• _WRITTEN REQUEST 1_:
Arrange the part of the listing that runs from the line containing "In this shot, of the given items" through the line containing "51.1 inches" as a Markdown table with the columns Number and Line, one row per line and blank lines left out. Leave the pictures out of the table.

• _EXCERPT TO READ_:
** Begin **

Univision Lights The Upfront Fuse, Signs Early Deal With Starcom
Spanish-language broadcaster Univision is the first network to snag an upfront deal this year.
Starcom USA and sibling multicultural media agency Tapestry are committing a significant amount of ad money from Burger King, Mars/Wrigley and Kellogg Co., among other clients, to Univision in the first publicly acknowledged pact in this year's upfront marketplace.
Starcom and Univision declined to specify terms of the deal, but executives said the volume involved was significant. The three marketers spent about $54.1 million with Univision in 2011, according to data from Kantar.
That this particular deal broke the upfront market signals a shift in how the annual event, during which TV networks try to sell ad inventory for the coming fall season, normally proceeds. Advertisers typically scramble to do deals with broadcast networks, and sometimes cable, with Spanish-language outlets wrapping up business toward the very end.
"There's a certain routine and tradition and legacy to our business that may not really be based on anything more than just tradition," said Mike Rosen, president-activation at Publicis Groupe 's Starcom. "We think that the power of Spanish-language media that 's been demonstrated by Univision content, its events, on all its platforms, is incredibly valuable to our clients as they try to win in the marketplace and win share gains and profitability."
Indeed, the deal comes before anyone can even dip their first shrimp in the cocktail sauce -- TV's annual upfront week is set to kick off Monday with Fox and NBC unveiling their fall programs to hundreds of advertisers.
"This is the most aggressive move that we've made in the marketplace, doing a deal this early of this size," said Danielle Gonzales, exec VP-managing director, Tapestry. "We made a big bet with them."
The pact will incorporate all of Univision's properties, including two broadcast networks, three cable channels, local TV and radio stations, and Univision's online, mobile and social video venues.
Univision collected nearly $2.2 billion in 2011, according to Kantar, an increase of about 16.7% over the previous year.

** End **

• _WRITTEN REQUEST 2_:
Pick up the article about Univision's early upfront deal with Starcom and carry it on past its final sentence.

• _RECORDS SUPPLIED_:
** Begin **

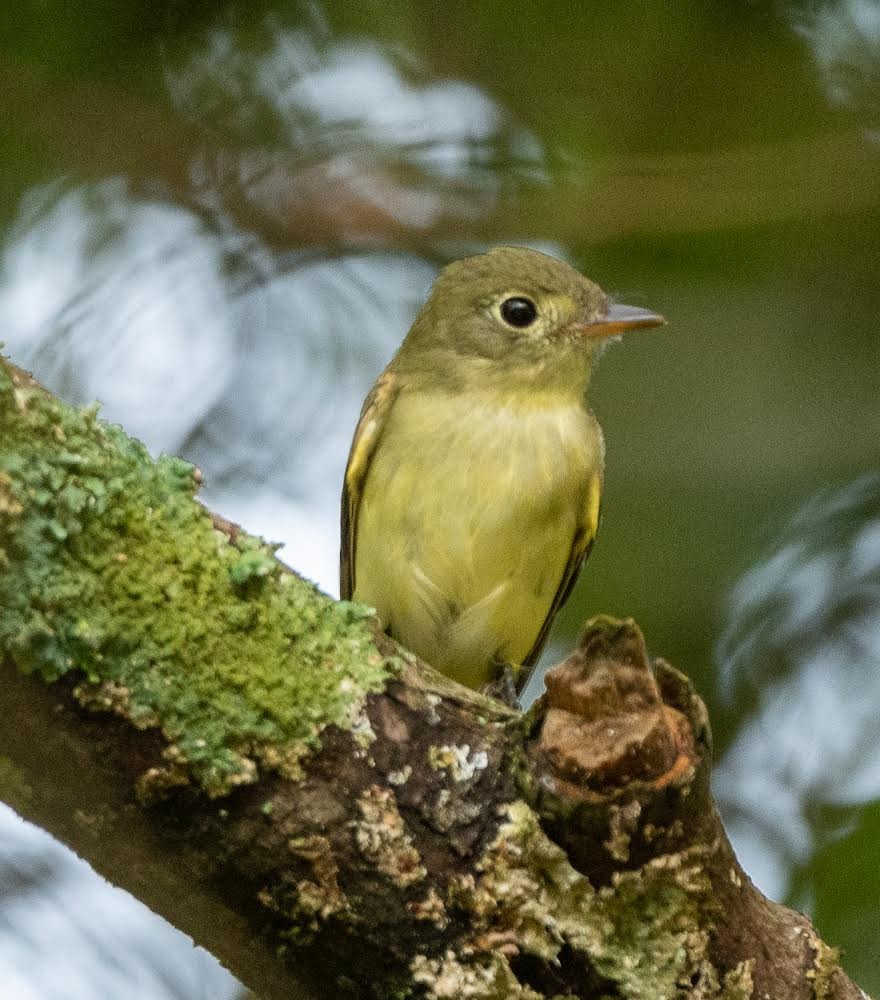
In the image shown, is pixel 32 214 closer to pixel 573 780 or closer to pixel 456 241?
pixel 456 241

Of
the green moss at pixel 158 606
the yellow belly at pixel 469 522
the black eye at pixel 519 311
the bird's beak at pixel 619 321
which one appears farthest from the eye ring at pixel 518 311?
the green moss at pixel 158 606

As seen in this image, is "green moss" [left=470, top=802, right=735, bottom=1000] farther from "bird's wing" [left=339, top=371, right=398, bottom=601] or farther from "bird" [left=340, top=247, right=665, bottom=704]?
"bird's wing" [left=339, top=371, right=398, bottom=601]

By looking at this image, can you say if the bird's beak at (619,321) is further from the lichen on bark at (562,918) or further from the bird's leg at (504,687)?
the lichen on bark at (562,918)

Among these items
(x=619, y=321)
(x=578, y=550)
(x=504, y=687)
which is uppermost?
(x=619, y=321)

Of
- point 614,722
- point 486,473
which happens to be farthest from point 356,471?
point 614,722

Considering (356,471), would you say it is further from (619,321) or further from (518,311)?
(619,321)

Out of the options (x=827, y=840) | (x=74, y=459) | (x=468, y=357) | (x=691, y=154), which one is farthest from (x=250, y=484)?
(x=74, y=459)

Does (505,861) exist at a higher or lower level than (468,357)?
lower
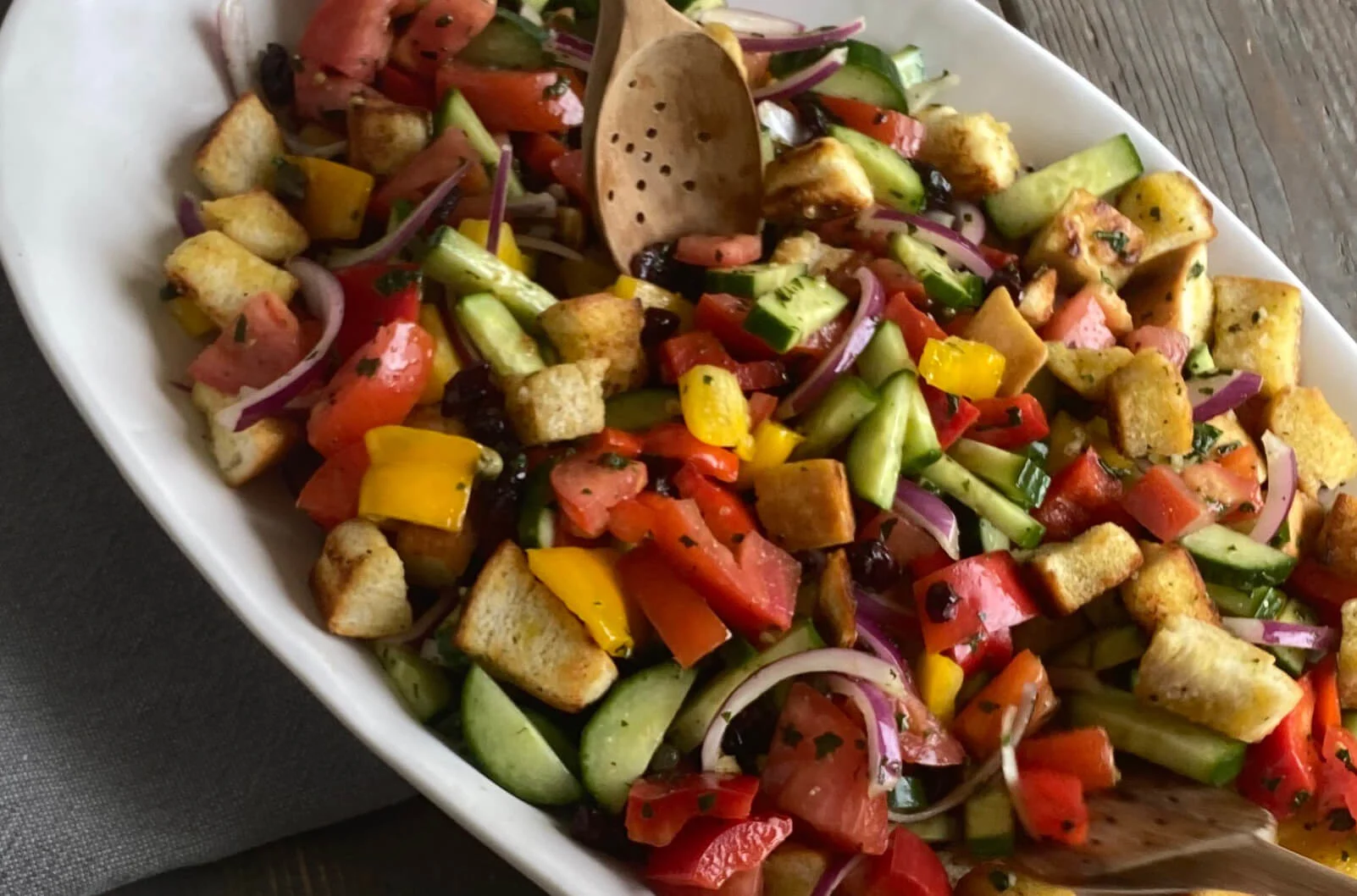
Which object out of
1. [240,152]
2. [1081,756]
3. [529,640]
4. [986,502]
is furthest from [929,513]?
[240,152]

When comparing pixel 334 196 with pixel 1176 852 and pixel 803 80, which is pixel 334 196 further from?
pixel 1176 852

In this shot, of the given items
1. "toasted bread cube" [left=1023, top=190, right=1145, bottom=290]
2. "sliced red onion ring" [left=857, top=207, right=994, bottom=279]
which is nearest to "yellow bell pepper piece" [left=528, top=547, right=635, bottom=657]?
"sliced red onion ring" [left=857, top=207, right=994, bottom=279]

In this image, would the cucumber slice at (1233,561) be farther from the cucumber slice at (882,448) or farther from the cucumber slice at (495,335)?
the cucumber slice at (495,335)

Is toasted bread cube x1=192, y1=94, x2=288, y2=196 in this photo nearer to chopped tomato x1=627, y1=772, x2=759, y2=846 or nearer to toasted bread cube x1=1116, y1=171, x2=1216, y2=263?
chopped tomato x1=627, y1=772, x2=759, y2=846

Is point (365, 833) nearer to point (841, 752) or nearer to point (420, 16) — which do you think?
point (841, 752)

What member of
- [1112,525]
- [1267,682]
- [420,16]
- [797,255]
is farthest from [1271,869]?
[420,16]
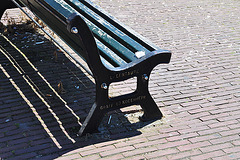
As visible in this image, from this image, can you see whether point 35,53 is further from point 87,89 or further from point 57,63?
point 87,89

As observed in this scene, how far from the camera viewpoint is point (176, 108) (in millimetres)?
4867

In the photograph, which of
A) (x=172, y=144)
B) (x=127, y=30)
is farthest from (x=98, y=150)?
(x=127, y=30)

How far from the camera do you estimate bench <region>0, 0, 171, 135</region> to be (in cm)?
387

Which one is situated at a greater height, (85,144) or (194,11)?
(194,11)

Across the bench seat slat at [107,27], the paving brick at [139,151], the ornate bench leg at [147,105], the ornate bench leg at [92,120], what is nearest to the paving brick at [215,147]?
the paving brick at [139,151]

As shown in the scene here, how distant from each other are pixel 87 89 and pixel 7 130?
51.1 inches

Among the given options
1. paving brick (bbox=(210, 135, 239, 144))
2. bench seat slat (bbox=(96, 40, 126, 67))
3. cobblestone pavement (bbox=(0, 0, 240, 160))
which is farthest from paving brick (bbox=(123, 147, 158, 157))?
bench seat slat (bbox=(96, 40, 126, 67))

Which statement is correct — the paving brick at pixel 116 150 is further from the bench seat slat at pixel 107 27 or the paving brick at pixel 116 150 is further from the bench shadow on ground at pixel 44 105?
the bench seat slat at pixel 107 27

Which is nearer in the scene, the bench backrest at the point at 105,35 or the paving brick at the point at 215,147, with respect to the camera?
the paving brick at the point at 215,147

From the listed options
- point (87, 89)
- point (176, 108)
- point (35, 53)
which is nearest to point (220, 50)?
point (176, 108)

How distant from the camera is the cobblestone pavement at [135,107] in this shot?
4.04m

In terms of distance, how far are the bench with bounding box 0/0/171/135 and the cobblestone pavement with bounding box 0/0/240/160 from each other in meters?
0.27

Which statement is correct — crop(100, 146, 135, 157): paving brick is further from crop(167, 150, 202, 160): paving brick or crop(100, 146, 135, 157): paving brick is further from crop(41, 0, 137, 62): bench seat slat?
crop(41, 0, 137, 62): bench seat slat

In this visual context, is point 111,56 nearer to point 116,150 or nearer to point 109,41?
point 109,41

** End **
** Begin **

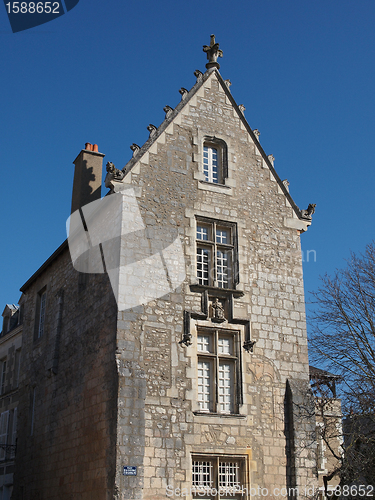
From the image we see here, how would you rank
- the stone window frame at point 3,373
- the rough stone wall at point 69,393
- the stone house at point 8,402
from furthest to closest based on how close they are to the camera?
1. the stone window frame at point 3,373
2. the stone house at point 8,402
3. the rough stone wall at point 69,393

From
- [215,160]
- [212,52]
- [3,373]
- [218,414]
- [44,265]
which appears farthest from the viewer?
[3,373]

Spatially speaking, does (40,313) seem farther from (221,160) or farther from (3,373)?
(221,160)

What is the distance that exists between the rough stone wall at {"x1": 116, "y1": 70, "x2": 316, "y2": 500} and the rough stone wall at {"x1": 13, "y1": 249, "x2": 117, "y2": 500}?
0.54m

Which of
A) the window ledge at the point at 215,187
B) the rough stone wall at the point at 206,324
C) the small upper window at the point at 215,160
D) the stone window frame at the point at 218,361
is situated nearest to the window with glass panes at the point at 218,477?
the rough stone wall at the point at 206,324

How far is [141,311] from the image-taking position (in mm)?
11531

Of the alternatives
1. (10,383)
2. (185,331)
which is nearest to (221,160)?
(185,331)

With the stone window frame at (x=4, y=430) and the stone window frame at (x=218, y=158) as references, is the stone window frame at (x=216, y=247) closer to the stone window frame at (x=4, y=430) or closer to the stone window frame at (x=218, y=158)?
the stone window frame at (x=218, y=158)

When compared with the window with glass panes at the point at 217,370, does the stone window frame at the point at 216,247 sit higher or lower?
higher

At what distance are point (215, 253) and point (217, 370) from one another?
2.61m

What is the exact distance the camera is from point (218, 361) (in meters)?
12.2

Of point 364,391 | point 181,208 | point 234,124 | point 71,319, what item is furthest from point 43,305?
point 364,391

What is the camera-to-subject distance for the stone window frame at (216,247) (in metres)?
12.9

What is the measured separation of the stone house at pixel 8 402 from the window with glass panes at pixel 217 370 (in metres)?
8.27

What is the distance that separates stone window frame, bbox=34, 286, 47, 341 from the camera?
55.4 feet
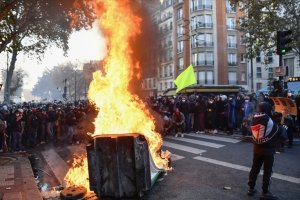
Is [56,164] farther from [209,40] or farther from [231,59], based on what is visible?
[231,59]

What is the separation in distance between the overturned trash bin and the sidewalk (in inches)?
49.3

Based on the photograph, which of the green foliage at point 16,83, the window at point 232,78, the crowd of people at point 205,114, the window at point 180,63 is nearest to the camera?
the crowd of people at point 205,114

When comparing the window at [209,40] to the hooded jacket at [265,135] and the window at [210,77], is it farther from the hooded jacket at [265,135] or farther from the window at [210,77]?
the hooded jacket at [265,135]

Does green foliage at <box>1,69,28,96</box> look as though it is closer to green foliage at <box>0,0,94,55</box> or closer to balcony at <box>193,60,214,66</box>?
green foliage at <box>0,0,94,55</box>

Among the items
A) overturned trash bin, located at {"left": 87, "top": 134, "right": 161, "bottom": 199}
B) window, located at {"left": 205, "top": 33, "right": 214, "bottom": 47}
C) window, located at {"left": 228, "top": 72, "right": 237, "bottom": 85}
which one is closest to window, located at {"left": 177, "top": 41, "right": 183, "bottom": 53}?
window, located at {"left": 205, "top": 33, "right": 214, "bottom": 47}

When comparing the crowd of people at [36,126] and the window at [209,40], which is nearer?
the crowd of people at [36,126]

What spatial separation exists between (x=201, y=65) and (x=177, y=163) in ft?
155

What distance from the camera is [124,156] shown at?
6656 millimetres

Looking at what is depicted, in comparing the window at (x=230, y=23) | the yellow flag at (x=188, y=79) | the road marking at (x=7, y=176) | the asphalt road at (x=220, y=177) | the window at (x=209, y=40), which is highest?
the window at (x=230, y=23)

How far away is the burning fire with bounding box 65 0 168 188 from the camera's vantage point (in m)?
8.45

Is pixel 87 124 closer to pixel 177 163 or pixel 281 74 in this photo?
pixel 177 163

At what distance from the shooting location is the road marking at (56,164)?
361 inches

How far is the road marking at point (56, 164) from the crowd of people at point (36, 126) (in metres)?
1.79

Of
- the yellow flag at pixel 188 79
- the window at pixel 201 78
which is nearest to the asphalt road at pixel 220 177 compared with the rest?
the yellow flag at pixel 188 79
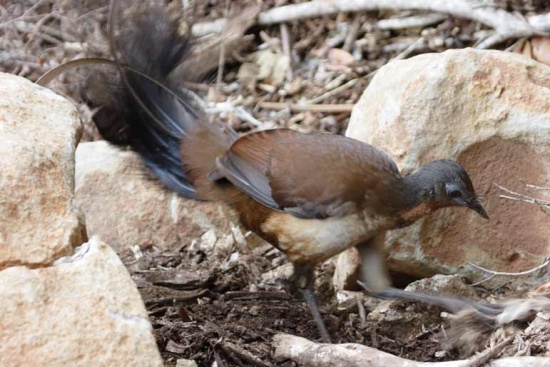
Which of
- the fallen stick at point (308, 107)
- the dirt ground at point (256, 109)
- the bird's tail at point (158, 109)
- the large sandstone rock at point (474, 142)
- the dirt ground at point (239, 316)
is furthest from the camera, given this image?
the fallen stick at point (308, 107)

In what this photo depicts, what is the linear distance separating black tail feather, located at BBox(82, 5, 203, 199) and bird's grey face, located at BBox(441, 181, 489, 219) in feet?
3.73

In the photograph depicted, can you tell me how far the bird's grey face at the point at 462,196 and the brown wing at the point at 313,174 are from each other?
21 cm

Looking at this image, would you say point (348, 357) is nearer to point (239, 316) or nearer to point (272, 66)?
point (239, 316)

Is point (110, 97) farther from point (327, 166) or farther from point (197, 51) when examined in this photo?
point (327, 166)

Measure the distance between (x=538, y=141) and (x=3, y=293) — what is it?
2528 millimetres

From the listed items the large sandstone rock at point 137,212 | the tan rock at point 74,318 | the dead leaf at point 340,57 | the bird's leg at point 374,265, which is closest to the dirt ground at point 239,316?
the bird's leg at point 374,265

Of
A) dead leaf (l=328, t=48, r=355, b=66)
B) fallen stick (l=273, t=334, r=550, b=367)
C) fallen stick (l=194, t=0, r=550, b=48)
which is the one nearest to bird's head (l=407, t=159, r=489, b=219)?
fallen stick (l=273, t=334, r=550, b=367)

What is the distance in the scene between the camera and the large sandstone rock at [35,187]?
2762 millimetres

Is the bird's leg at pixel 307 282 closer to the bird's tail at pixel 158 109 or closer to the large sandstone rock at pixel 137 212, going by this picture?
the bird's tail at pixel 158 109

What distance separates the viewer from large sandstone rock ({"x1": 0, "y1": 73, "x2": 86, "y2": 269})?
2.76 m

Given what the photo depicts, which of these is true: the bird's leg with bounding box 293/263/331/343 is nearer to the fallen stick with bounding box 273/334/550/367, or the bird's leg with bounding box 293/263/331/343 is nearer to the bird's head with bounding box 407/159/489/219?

** End **

• _OUTPUT 1_:
| Number | Line |
|---|---|
| 1 | In this shot, of the given items |
| 2 | 1. "toasted bread cube" [left=1023, top=190, right=1145, bottom=290] |
| 3 | 2. "sliced red onion ring" [left=857, top=207, right=994, bottom=279] |
| 4 | which is nearest to "yellow bell pepper piece" [left=528, top=547, right=635, bottom=657]? |
| 5 | "sliced red onion ring" [left=857, top=207, right=994, bottom=279] |
| 6 | In this image, would the cucumber slice at (1233,561) be farther from the cucumber slice at (882,448) or farther from the cucumber slice at (495,335)? |
| 7 | the cucumber slice at (495,335) |
| 8 | Is toasted bread cube x1=192, y1=94, x2=288, y2=196 in this photo nearer to chopped tomato x1=627, y1=772, x2=759, y2=846 or nearer to toasted bread cube x1=1116, y1=171, x2=1216, y2=263? |
| 9 | chopped tomato x1=627, y1=772, x2=759, y2=846 |
| 10 | Is point (365, 833) nearer to point (841, 752) or nearer to point (420, 16) — which do you think? |
| 11 | point (841, 752) |
| 12 | What member of |
| 13 | - [1112,525] |
| 14 | - [1267,682] |
| 15 | - [420,16] |
| 16 | - [797,255] |
| 17 | is farthest from [1271,869]? |
| 18 | [420,16] |
| 19 | As visible in this image, from this image, can you see whether point 35,53 is further from point 87,89 or further from point 57,63? |
| 20 | point 87,89 |
| 21 | As observed in this scene, how far from the camera viewpoint is point (176, 108) (in millimetres)? |
| 22 | 4867 |
| 23 | In the photograph, which of |
| 24 | A) (x=172, y=144) |
| 25 | B) (x=127, y=30) |
| 26 | is farthest from (x=98, y=150)? |
| 27 | (x=127, y=30) |
| 28 | How far from the camera do you estimate bench <region>0, 0, 171, 135</region> to be (in cm)? |
| 29 | 387 |
| 30 | Which one is situated at a greater height, (85,144) or (194,11)? |
| 31 | (194,11) |
| 32 | Across the bench seat slat at [107,27], the paving brick at [139,151], the ornate bench leg at [147,105], the ornate bench leg at [92,120], what is nearest to the paving brick at [215,147]? |
| 33 | the paving brick at [139,151] |
| 34 | As shown in the scene here, how distant from each other are pixel 87 89 and pixel 7 130? |
| 35 | 51.1 inches |

• _OUTPUT 2_:
Starcom and Univision have been discussing the possible deal since late January, estimated David Lawenda, president-advertising sales and marketing at Univision. The company has made an aggressive pitch in recent months: With more of the consumers advertisers covet between the ages of 18 and 49 watching Univision content, why shouldn't marketers move more of their money to its telenovelas and other programming? The network even took out ads trumpeting Univision's performance over that of NBC's.
"This is the biggest single agency deal that we've done in Univision history, and the earliest date that we've ever done it," Mr. Lawenda said. "This deal underscores that the shift in the marketplace is very real and it's one that mirrors the changing demographics in this upfront."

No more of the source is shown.